Exercise:
Repeat the records below exactly. Omit the pictures.

Stored data:
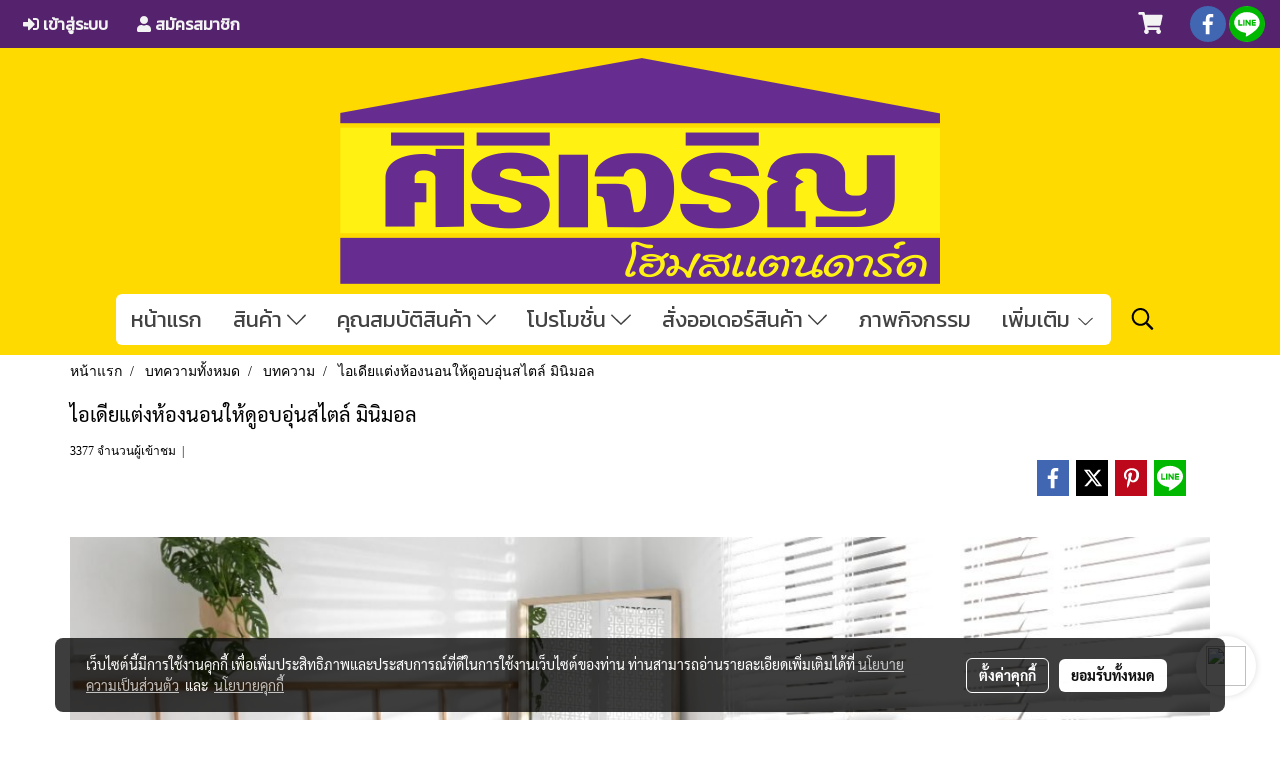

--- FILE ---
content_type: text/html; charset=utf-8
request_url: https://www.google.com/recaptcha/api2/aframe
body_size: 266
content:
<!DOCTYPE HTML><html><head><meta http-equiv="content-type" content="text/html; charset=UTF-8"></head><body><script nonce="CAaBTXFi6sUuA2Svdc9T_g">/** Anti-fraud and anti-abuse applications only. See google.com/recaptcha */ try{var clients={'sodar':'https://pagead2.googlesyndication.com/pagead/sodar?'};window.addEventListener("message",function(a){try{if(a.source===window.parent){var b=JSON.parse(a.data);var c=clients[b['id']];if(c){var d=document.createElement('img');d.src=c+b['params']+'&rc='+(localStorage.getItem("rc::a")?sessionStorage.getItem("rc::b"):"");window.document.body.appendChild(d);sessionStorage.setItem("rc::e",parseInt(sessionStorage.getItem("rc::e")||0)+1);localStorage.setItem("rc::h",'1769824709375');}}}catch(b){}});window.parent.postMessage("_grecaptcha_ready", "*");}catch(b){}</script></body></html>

Exercise answer:
--- FILE ---
content_type: text/html; charset=utf-8
request_url: https://www.google.com/recaptcha/api2/aframe
body_size: 266
content:
<!DOCTYPE HTML><html><head><meta http-equiv="content-type" content="text/html; charset=UTF-8"></head><body><script nonce="CAaBTXFi6sUuA2Svdc9T_g">/** Anti-fraud and anti-abuse applications only. See google.com/recaptcha */ try{var clients={'sodar':'https://pagead2.googlesyndication.com/pagead/sodar?'};window.addEventListener("message",function(a){try{if(a.source===window.parent){var b=JSON.parse(a.data);var c=clients[b['id']];if(c){var d=document.createElement('img');d.src=c+b['params']+'&rc='+(localStorage.getItem("rc::a")?sessionStorage.getItem("rc::b"):"");window.document.body.appendChild(d);sessionStorage.setItem("rc::e",parseInt(sessionStorage.getItem("rc::e")||0)+1);localStorage.setItem("rc::h",'1769824709375');}}}catch(b){}});window.parent.postMessage("_grecaptcha_ready", "*");}catch(b){}</script></body></html>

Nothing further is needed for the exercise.